Nouvel ordre mondial
« Les perspectives économiques des Etats-Unis ne sont pas brillantes, mais celles de l’Europe sont pires. » Michael Hudson, économiste (1)
« Depuis la fin de la Deuxième guerre mondiale, la Commission européenne, gardienne des traités, fondée en 1957 et composée d’émissaires des états membres, sert de bras armé au Département d’Etat des Etats-Unis, subissant, à travers l’histoire, les aléas de sa politique extérieure qui, actuellement, déplace son centre d’intérêt vers l’Asie, laissant l’Europe sur le banc de touche dans le jeu de la géopolitique mondiale. » (Michael Hudson)
L’économiste américain Michael Hudson publie actuellement la troisième édition de son ouvrage « Super-Imperialism, The Economic Strategy of American Empire » (2) dont la première édition parut en 1972, une année après l’événement historique qui bouleversa l’ordre économique mondial établi, la suspension de la convertibilité du dollar en or par le président Richard Nixon.
Sorti victorieux de la Deuxième guerre mondiale, seule nation avec une économie florissante à l’époque, le nouvel empire américain naissant se trouvait alors dans une position unique dans l’Histoire, pavant le chemin vers une gouvernance planétaire.
Un nouvel ordre économique mondial fut pour ainsi dire décrété le 22 juillet 1944, par les Etats-Unis et son « junior partner », la Grande Bretagne, à l’hôtel Mount Washington, dans la station de ski huppée de Bretton Woods dans le New Hampshire, sous la direction de l’économiste britannique John Maynard Keynes et l’assistant au Secrétaire du trésor américain, Harry Dexter White, dont évidemment la proposition finale fut retenue, à savoir la création d’un nouveau système monétaire international, basé sur le dollar américain, avec un ancrage à l’or, faisant du dollar américain la monnaie de réserve internationale, toutes les devises du monde devant dorénavant être définies par rapport au dollar et, seul le dollar, par rapport à la valeur de l’or.
Les dépenses militaires des belligérants pendant, et le boom économique grâce à la reconstruction, après la Deuxième guerre mondiale, permirent aux Etats-Unis d’enregistrer de larges excédents commerciaux et, par conséquent, l’accumulation d’un important stock d’or, trois quarts des réserves mondiales, entreposées dans les coffres de la base militaire de Fort Knox dans le Kentucky.
En contrepartie, chaque nation aura dorénavant le droit, hypothétique, de se faire livrer de l’or par le trésor américain, en échange de dollars, à un cours de change prédéfini, un gage de confiance en quelque sorte, dans le but de garantir la stabilité du système financier international.
L’Europe, dévastée par cinq années de conflit, ne disposant plus de ressources (or), nécessaires pour financer la reconstruction, voire son développement futur, dépendait entièrement des crédits du trésor américain qui, lui, détenait des réserves d’or en suffisance pour créer des dollars.

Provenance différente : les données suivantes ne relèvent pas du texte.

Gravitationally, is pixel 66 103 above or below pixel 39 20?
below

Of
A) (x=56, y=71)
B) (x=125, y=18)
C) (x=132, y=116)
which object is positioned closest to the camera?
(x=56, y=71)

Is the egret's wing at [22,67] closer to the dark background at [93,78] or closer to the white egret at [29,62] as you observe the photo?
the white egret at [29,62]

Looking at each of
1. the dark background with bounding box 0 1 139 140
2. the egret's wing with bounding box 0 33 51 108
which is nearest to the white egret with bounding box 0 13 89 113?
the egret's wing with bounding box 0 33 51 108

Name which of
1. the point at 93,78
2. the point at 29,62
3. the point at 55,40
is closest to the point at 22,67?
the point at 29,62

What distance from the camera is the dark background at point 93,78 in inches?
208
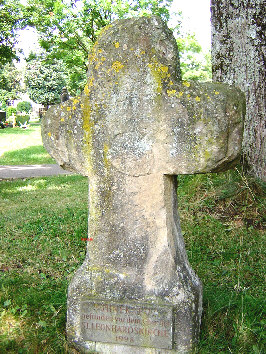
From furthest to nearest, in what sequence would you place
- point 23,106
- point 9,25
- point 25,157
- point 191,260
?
1. point 23,106
2. point 25,157
3. point 9,25
4. point 191,260

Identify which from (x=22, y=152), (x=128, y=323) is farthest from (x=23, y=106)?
(x=128, y=323)

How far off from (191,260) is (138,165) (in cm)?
228

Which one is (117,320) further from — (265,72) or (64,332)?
(265,72)

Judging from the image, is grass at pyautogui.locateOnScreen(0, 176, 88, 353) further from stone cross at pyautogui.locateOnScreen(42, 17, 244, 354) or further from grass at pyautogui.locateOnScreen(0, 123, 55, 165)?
grass at pyautogui.locateOnScreen(0, 123, 55, 165)

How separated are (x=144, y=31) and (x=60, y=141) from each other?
3.35ft

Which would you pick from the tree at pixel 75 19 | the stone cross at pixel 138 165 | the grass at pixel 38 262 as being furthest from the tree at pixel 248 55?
the tree at pixel 75 19

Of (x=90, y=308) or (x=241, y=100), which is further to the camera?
(x=90, y=308)

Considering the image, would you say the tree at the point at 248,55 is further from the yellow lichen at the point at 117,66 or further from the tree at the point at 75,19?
the tree at the point at 75,19

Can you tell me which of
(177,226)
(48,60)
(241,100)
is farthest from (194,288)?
(48,60)

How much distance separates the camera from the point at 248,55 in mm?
6141

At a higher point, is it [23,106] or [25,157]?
[23,106]

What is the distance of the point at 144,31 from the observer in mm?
2887

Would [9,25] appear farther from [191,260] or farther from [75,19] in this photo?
[191,260]

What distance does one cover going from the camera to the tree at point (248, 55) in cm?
602
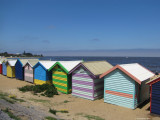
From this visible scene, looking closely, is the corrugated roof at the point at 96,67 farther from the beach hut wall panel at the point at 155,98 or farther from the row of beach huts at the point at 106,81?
the beach hut wall panel at the point at 155,98

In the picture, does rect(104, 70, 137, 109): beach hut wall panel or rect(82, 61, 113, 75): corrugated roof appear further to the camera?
rect(82, 61, 113, 75): corrugated roof

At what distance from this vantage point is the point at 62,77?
52.9ft

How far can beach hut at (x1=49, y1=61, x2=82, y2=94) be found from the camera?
15586 millimetres

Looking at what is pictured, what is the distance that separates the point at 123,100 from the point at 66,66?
7201 millimetres

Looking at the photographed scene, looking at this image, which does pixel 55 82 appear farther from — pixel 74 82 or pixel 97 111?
pixel 97 111

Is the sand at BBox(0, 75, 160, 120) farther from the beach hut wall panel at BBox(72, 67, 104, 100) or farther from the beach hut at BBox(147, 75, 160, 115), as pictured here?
the beach hut wall panel at BBox(72, 67, 104, 100)

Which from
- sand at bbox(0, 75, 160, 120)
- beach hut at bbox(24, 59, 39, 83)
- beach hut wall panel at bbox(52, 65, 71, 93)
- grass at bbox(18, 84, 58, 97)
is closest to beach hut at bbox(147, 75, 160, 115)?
sand at bbox(0, 75, 160, 120)

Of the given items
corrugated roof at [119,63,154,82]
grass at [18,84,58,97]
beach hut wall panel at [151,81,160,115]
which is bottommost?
grass at [18,84,58,97]

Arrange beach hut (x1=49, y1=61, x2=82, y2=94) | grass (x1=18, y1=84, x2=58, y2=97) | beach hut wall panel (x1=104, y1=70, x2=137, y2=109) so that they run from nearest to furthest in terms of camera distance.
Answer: beach hut wall panel (x1=104, y1=70, x2=137, y2=109)
grass (x1=18, y1=84, x2=58, y2=97)
beach hut (x1=49, y1=61, x2=82, y2=94)

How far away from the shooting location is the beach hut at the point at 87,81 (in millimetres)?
13309

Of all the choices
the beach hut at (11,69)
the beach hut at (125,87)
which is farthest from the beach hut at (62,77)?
the beach hut at (11,69)

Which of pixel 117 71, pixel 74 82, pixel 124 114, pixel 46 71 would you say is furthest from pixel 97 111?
pixel 46 71

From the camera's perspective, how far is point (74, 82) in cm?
1488

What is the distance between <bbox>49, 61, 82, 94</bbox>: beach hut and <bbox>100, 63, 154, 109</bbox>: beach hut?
461 cm
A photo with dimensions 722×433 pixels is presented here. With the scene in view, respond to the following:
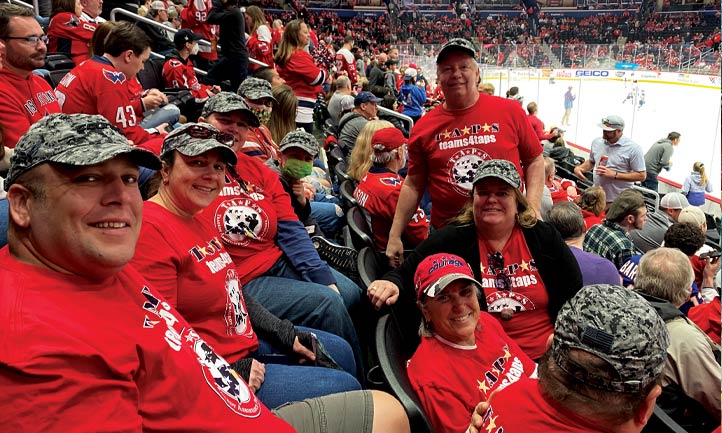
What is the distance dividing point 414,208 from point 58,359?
2.14m

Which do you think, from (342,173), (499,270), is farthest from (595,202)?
(499,270)

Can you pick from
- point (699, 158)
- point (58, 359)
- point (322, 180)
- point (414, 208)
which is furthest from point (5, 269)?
point (699, 158)

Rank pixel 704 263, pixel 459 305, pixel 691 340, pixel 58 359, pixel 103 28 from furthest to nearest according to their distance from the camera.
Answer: pixel 704 263 < pixel 103 28 < pixel 691 340 < pixel 459 305 < pixel 58 359

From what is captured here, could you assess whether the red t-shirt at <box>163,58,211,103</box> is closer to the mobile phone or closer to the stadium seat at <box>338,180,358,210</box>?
the stadium seat at <box>338,180,358,210</box>

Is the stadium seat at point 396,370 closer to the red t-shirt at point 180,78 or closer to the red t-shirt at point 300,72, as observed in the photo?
the red t-shirt at point 180,78

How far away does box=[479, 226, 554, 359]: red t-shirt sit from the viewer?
84.1 inches

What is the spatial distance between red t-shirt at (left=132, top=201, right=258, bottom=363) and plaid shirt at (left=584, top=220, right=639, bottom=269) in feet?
8.48

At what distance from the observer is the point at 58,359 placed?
0.91m

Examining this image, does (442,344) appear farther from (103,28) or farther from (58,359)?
(103,28)

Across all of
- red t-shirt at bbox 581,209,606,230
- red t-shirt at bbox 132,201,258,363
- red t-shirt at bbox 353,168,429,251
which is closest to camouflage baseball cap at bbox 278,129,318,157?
red t-shirt at bbox 353,168,429,251

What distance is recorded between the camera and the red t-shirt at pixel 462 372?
166 centimetres

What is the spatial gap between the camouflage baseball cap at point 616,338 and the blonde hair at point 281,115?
298 cm

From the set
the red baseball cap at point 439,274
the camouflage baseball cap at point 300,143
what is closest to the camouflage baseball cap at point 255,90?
the camouflage baseball cap at point 300,143

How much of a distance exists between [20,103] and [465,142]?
2121mm
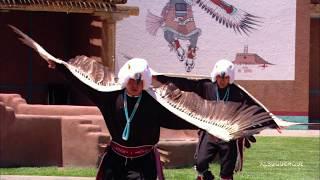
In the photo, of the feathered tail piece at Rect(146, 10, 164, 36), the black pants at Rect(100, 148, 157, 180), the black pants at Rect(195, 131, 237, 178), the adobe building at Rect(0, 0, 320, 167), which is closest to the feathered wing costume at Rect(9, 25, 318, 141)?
the black pants at Rect(100, 148, 157, 180)

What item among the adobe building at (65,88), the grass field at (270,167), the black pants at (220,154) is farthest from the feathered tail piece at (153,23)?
the black pants at (220,154)

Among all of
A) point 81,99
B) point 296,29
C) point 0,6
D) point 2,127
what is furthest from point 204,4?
point 2,127

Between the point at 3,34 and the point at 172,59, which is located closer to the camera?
the point at 3,34

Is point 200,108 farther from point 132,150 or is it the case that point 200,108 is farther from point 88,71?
point 88,71

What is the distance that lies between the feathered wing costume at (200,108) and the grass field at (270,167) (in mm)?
5232

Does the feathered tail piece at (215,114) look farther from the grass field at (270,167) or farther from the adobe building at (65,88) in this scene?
the grass field at (270,167)

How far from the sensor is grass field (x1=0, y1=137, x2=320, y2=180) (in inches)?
480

Un vaste programme de financement fut mis sur pied, connu sous l’appellation « Plan Marshall », programme assorti d’une condition sine qua non, celle de l’obligation des débiteurs d’importer uniquement du matériel en provenance des Etats-Unis.
Au fur et à mesure que l’Europe sortait de la récession et ses entreprises se mirent à exporter des biens et services à leur tour, leurs recettes en dollars, converties en monnaie locales, créant ainsi de la nouvelle monnaie locale, sont déposées au fur et à mesure, via les banques commerciales, auprès des banques centrales respectives, qui à leur tour investissent ces dollars en bon du trésor américain.

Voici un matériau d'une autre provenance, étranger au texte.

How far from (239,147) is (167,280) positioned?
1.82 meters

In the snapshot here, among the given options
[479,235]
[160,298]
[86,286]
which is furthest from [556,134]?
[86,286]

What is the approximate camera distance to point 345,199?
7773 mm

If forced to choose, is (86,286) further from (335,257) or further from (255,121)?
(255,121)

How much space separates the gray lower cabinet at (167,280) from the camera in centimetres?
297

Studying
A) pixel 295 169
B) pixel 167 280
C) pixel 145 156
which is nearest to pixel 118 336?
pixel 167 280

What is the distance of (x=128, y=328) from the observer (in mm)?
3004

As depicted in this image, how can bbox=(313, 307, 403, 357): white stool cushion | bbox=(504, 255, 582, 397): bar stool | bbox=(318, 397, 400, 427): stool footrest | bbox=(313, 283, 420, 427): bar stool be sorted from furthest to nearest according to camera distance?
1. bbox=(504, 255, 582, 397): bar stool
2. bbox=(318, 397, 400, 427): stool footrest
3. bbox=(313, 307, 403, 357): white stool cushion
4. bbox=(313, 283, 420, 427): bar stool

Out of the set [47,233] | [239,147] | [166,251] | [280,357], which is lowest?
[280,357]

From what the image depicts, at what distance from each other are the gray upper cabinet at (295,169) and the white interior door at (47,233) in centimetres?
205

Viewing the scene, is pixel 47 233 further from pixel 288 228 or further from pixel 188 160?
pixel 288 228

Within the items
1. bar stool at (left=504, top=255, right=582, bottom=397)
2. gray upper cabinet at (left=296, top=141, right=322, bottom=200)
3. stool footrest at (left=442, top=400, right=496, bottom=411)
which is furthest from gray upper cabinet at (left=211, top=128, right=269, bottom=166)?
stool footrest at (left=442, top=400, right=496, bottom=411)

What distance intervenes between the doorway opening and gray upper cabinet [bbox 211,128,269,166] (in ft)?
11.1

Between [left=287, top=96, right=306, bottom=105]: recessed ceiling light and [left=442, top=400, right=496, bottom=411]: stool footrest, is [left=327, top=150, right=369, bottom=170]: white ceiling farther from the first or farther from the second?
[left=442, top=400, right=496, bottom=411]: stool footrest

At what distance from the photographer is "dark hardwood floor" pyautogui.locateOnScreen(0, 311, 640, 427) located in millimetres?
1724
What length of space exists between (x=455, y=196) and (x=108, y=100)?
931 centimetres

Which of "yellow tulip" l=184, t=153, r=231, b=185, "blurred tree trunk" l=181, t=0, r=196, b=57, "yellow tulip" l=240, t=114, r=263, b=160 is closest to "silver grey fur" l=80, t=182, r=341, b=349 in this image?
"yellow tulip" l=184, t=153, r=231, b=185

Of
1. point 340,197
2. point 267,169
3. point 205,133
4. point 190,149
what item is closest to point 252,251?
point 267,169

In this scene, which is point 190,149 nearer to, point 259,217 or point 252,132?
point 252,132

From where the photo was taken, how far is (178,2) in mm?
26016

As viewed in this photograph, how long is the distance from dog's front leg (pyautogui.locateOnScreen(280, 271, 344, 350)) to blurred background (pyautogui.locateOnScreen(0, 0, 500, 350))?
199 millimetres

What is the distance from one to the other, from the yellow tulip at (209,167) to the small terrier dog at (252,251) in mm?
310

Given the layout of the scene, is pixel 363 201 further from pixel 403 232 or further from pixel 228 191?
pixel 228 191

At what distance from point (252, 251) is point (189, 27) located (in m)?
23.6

Comme toute médaille, celle-ci a également deux faces.
Ce système, permettait aux Etats-Unis, et permet encore à ce jour, d’activer la planche à billets, au-delà du raisonnable, et surtout, de financer une machinerie de guerre que l’ancien président Dwight D. Eisenhower appelait le « complexe militaro-industriel », avec les surplus commerciaux de ses partenaires. Dans les années 1970 et 1980, par exemple, le Japon finançait jusqu’à 20 % du déficit budgétaire américain avec le surplus de sa balance commerciale.
Avec la création simultanée d’instances supranationales, également sous la férule des Etats-Unis, telles que le Fonds monétaire international, la Banque mondiale et l’Accord général sur les tarifs douaniers et le commerce GATT, devenu Organisation mondiale du Commerce OMC en 1995, la dollarisation, décidée à Bretton Woods, s’étendait à la planète entière en guise d’outil de promotion du « made in America » et de contrôle militaire.

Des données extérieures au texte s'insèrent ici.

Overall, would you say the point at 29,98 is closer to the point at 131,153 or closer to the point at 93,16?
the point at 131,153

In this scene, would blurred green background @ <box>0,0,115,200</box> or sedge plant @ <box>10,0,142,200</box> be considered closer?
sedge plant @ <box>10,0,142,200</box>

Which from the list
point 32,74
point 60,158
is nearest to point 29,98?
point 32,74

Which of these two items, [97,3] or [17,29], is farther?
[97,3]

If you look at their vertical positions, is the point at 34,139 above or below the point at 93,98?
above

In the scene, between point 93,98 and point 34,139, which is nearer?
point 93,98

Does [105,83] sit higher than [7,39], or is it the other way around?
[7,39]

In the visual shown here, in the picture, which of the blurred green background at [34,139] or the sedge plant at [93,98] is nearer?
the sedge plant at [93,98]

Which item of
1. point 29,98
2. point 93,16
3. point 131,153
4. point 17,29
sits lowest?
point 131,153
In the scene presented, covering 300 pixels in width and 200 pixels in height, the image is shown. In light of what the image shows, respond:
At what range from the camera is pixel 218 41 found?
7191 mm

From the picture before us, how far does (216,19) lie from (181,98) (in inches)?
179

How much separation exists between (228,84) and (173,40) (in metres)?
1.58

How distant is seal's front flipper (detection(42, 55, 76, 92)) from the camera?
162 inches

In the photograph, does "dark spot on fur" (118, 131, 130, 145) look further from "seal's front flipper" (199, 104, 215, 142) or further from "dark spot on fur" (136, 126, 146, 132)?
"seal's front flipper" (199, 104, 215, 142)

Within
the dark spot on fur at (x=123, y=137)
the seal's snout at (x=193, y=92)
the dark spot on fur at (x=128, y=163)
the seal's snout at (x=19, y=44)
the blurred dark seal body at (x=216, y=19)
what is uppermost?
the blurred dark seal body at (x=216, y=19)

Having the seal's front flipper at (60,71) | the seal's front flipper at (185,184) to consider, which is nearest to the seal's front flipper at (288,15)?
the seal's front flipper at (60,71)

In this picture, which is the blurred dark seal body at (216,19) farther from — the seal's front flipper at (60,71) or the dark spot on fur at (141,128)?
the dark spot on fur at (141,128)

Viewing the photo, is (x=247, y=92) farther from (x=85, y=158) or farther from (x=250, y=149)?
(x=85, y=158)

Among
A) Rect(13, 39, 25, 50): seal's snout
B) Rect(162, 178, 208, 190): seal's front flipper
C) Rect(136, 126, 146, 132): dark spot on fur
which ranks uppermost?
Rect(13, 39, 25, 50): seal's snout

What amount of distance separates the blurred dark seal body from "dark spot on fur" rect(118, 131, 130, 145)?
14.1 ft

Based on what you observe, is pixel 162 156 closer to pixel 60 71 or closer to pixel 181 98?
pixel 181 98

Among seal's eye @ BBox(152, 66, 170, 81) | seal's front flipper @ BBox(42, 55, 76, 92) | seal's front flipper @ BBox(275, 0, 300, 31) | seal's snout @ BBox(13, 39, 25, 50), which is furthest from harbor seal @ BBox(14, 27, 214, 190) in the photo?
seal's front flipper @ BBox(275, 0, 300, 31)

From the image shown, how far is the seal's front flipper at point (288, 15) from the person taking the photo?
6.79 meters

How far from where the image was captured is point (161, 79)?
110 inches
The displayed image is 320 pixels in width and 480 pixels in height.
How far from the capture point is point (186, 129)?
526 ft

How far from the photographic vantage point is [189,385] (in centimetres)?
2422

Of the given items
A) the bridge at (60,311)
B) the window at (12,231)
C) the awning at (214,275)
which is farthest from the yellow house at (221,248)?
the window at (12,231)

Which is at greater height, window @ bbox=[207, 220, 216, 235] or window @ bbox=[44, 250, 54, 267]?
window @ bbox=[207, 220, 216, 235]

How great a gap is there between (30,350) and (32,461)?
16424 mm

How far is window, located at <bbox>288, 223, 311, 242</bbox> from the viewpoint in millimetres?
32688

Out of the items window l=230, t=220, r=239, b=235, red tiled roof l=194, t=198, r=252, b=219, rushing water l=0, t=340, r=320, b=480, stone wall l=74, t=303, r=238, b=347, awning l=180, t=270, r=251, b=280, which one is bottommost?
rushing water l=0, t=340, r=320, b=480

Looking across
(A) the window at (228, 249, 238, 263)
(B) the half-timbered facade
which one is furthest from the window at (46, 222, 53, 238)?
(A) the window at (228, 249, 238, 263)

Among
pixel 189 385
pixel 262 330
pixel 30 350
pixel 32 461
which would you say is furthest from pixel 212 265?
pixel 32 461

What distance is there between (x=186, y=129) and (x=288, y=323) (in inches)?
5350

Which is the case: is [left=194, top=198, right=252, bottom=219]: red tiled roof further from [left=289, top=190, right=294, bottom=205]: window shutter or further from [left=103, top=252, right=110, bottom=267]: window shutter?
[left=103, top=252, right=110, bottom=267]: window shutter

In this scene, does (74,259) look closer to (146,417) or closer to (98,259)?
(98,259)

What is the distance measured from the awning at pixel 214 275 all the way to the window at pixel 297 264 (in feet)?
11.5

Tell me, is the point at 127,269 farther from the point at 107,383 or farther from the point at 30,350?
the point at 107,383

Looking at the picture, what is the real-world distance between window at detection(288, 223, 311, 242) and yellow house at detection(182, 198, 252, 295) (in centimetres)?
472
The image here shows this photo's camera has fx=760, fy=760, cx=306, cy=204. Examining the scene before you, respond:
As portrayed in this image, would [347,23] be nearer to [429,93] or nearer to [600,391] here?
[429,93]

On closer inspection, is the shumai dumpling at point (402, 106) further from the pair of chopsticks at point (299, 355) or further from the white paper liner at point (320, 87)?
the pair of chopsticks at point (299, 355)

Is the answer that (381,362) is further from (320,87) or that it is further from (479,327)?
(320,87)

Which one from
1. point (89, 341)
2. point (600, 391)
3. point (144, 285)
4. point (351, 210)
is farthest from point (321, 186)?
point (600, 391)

Sous prétexte de réduire la pauvreté dans le monde, ces institutions accordent des crédits aux nations qui en ont besoin, à condition que celles-ci recyclent les dollars obtenus en produits américains, notamment agricoles, dans le cas de la Banque Mondiale.
Ainsi, au lieu d’aider les pays débiteurs, notamment d’Amérique Latine, d’atteindre une autosuffisance alimentaire, les crédits sont essentiellement destinés à financer l’exportation de céréales américaines, ou, dans le cas d’aliments qui ne poussent que dans les tropiques, tels que le sucre, les bananes, le café ou l’huile de palme, d’exploiter des plantations par des conglomérats américains dans le but d’écouler les récoltes sur le marché américain.
La dépendance ainsi crée est ensuite utilisée à des fins de pressions politique voir militaires, en cas de velléités démocratiques ou indépendantistes, voire de réformes sociales indésirables.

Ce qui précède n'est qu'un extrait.